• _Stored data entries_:
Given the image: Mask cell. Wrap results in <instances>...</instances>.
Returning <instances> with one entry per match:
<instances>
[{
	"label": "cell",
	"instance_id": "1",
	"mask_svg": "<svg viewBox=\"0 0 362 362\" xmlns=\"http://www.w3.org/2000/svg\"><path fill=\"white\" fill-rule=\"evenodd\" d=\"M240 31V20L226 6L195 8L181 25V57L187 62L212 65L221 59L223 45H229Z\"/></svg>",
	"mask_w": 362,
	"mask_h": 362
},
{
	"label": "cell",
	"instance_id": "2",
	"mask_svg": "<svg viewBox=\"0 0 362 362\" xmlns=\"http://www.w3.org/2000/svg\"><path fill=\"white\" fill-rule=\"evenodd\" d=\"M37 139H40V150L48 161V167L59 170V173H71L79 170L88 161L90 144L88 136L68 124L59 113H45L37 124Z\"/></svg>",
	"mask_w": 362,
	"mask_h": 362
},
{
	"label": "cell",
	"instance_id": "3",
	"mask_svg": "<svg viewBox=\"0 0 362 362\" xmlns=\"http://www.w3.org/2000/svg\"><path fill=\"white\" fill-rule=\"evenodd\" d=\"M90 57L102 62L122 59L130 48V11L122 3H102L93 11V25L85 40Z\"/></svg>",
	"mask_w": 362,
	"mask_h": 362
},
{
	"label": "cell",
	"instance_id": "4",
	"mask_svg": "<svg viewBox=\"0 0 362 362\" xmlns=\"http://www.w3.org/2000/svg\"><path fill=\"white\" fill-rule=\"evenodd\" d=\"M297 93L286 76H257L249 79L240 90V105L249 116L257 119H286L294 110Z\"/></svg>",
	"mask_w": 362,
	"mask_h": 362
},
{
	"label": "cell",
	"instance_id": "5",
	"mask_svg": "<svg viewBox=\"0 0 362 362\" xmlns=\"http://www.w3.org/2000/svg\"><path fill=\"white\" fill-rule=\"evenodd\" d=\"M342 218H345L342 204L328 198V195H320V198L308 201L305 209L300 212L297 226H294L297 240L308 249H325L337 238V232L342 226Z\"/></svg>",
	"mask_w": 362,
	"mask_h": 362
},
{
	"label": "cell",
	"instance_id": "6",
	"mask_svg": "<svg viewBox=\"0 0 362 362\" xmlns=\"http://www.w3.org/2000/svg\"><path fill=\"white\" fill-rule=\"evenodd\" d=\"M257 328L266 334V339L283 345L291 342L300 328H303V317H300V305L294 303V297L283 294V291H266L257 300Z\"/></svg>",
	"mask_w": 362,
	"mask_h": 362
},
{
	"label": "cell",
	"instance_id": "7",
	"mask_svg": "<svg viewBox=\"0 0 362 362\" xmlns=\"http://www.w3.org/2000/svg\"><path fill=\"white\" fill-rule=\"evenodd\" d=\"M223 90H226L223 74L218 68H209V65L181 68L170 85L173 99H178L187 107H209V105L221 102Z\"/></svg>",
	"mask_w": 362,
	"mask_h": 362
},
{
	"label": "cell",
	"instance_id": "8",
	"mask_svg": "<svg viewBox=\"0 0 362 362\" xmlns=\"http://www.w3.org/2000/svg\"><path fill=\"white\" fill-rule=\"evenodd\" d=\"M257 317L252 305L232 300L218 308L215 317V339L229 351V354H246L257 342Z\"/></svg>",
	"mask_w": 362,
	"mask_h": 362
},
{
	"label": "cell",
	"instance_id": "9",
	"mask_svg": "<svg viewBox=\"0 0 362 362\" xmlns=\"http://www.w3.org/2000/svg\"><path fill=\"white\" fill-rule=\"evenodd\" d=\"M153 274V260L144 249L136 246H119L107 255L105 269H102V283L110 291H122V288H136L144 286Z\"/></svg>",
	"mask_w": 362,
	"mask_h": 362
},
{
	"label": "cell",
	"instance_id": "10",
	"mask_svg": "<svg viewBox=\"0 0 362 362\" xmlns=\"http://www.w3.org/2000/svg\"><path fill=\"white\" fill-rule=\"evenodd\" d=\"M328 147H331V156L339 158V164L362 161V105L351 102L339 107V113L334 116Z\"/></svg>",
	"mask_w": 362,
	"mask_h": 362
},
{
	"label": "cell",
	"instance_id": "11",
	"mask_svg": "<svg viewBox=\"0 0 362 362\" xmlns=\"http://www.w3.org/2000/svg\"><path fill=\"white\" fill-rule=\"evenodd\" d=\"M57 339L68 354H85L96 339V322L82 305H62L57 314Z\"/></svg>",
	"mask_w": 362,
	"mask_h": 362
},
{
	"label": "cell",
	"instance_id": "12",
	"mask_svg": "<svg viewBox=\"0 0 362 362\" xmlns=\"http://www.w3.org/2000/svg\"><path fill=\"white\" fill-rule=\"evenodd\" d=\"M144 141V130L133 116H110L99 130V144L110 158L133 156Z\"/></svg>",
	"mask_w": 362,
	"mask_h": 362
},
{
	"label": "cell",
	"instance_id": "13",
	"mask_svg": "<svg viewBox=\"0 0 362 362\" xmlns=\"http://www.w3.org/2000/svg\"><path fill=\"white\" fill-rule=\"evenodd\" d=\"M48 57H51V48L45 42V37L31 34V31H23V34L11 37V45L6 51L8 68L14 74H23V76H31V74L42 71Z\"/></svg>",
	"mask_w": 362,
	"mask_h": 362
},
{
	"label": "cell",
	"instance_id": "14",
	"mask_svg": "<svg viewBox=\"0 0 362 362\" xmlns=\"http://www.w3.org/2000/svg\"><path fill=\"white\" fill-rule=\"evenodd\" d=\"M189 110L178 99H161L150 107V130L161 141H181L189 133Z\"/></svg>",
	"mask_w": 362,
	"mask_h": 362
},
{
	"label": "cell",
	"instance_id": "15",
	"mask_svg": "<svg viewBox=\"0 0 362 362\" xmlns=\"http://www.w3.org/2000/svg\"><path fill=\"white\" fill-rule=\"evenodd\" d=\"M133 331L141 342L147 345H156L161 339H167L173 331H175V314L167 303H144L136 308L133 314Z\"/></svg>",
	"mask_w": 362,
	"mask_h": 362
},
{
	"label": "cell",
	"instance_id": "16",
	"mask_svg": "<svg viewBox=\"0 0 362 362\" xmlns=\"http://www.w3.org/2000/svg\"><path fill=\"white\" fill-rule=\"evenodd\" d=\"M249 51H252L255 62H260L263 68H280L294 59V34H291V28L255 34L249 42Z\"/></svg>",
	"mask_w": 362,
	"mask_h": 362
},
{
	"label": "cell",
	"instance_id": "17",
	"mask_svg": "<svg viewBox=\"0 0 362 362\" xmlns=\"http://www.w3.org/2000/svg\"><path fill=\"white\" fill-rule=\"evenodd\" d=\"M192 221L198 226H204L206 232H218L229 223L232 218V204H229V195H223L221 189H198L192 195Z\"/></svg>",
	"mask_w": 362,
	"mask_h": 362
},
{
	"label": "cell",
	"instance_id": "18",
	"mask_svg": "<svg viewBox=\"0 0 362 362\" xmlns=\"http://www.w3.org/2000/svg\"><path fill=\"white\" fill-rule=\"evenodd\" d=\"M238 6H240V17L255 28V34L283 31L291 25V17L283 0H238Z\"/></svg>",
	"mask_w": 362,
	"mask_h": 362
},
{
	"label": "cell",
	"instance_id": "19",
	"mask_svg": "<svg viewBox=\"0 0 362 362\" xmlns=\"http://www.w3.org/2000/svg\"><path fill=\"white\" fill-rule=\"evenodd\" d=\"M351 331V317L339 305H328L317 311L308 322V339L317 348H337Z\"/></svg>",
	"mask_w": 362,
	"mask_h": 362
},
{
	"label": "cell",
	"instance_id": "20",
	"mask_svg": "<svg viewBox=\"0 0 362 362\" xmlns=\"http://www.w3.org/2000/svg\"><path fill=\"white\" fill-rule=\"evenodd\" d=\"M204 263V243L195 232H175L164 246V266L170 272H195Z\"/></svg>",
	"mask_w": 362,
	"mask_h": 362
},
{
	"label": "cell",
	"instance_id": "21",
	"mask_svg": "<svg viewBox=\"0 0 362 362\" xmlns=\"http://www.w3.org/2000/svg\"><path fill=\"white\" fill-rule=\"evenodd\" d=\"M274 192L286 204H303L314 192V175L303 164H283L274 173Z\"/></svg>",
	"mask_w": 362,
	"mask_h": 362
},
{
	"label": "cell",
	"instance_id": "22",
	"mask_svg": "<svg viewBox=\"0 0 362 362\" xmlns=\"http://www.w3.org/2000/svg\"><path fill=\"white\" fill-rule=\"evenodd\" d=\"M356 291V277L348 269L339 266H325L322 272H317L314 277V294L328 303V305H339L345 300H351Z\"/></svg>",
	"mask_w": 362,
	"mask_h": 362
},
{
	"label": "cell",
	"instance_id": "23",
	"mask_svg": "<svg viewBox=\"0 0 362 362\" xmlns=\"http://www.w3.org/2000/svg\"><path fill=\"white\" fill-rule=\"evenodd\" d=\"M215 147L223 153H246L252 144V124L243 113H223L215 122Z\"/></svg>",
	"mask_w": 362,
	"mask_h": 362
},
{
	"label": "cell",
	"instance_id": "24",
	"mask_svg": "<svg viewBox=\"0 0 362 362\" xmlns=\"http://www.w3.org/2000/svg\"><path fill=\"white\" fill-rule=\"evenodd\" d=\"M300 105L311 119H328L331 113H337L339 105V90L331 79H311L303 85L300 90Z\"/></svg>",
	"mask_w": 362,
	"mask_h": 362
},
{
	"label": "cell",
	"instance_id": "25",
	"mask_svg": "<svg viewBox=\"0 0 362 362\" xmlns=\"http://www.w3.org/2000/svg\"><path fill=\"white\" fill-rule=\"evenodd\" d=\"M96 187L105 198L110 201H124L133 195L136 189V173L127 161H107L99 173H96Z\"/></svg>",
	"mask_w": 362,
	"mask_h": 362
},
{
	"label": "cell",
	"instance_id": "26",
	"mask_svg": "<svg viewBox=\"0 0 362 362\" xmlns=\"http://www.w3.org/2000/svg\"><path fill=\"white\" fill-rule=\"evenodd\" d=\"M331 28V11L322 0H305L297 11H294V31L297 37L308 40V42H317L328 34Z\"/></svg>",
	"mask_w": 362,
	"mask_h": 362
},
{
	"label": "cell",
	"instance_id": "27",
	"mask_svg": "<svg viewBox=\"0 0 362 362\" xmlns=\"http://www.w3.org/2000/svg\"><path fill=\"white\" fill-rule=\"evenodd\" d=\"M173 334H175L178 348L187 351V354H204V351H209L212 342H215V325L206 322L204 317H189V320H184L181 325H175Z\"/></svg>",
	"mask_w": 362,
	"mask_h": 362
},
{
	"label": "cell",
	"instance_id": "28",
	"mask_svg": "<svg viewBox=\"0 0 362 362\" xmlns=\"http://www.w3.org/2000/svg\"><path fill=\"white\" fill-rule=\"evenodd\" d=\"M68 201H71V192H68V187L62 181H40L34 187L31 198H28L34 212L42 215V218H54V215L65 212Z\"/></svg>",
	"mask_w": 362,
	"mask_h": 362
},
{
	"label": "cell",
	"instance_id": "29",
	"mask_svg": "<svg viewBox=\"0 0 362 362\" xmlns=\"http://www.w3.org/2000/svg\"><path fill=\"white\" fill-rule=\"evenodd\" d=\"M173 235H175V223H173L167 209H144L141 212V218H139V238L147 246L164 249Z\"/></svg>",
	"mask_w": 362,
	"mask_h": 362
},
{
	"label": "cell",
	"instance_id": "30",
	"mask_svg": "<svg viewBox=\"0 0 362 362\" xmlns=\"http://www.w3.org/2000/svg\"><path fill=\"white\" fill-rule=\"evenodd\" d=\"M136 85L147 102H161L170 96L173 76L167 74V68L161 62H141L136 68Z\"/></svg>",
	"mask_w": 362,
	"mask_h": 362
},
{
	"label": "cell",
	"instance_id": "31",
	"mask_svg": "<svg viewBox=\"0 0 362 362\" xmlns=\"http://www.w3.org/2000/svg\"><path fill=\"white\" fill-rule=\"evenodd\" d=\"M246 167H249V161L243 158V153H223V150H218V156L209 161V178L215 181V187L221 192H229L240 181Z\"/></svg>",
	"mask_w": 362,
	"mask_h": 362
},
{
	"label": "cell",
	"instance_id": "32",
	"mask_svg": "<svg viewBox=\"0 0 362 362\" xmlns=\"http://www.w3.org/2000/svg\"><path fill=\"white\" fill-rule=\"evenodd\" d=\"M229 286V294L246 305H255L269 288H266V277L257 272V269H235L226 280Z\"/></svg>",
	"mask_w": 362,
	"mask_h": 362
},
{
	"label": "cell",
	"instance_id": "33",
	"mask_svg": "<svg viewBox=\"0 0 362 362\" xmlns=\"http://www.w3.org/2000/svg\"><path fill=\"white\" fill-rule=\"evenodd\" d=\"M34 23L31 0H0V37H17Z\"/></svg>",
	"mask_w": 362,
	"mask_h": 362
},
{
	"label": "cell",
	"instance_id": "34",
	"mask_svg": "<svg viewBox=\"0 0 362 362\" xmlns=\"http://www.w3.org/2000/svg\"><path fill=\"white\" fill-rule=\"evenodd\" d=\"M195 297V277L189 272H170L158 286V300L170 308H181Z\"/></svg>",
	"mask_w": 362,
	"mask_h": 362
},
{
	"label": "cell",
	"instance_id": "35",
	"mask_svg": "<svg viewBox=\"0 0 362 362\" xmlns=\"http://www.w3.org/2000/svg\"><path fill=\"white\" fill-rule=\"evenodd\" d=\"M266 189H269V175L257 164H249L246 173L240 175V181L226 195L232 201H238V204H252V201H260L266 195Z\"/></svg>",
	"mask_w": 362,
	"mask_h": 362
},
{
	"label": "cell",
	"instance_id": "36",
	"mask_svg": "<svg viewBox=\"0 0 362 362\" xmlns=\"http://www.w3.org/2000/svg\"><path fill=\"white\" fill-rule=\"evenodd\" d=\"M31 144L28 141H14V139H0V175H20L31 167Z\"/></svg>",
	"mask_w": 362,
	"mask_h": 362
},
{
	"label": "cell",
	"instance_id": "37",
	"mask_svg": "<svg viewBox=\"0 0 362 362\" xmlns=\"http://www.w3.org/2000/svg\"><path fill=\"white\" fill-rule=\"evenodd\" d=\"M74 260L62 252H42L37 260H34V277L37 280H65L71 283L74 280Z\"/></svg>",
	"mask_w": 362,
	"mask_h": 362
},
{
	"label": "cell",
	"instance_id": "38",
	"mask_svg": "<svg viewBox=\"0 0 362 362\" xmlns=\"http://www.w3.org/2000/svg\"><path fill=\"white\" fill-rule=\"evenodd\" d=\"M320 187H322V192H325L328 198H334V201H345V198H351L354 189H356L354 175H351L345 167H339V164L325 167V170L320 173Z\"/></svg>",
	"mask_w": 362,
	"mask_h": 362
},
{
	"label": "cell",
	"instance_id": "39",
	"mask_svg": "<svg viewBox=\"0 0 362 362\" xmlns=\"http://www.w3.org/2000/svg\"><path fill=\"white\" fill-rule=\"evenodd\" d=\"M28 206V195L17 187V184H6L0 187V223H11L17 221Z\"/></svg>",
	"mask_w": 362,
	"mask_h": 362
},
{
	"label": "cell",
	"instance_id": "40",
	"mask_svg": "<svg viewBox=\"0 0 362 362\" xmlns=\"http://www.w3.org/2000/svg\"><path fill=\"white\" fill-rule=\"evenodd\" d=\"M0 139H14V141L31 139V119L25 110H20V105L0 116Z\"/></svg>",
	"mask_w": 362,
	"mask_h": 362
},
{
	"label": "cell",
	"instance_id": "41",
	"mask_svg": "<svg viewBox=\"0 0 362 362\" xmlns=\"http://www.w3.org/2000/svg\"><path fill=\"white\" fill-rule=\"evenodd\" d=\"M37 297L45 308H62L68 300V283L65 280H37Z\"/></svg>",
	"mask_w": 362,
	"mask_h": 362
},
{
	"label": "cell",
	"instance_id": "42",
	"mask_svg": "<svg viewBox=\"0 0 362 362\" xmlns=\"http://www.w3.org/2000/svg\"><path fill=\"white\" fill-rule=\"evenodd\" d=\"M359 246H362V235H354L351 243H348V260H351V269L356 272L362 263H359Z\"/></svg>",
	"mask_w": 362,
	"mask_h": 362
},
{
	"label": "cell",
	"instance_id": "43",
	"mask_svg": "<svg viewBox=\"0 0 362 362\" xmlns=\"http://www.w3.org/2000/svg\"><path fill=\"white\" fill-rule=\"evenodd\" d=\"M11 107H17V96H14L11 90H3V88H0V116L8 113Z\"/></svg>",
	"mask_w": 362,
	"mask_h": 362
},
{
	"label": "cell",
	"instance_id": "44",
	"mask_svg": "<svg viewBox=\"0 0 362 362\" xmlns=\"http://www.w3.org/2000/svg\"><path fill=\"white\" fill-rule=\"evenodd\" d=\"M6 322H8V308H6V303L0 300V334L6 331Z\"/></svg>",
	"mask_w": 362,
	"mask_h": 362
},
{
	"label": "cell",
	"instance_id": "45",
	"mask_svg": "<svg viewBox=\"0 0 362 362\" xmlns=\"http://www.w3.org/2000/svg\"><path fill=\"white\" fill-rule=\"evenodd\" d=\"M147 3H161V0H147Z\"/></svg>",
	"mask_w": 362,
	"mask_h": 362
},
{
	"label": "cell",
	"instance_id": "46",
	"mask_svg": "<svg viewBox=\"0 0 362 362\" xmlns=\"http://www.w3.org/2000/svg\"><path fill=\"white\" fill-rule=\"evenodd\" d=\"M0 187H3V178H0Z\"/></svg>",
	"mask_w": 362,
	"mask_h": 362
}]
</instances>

• _Aim of the exercise_:
Reproduce the listing from its beginning up to and including the line containing "57L102 62L122 59L130", substituting "object_id" for every occurrence of "instance_id" and leaving everything else unchanged.

• _Task solution_:
Given the image: Mask cell. Wrap results in <instances>...</instances>.
Returning <instances> with one entry per match:
<instances>
[{
	"label": "cell",
	"object_id": "1",
	"mask_svg": "<svg viewBox=\"0 0 362 362\" xmlns=\"http://www.w3.org/2000/svg\"><path fill=\"white\" fill-rule=\"evenodd\" d=\"M240 31V20L226 6L195 8L181 25V57L187 62L212 65L221 59L223 45H229Z\"/></svg>",
	"mask_w": 362,
	"mask_h": 362
},
{
	"label": "cell",
	"object_id": "2",
	"mask_svg": "<svg viewBox=\"0 0 362 362\" xmlns=\"http://www.w3.org/2000/svg\"><path fill=\"white\" fill-rule=\"evenodd\" d=\"M37 139H40V150L48 161V167L59 170V173H71L79 170L88 161L90 144L88 136L68 124L59 113H45L37 124Z\"/></svg>",
	"mask_w": 362,
	"mask_h": 362
},
{
	"label": "cell",
	"object_id": "3",
	"mask_svg": "<svg viewBox=\"0 0 362 362\" xmlns=\"http://www.w3.org/2000/svg\"><path fill=\"white\" fill-rule=\"evenodd\" d=\"M90 57L102 62L122 59L130 48V11L122 3H102L93 11V25L85 40Z\"/></svg>",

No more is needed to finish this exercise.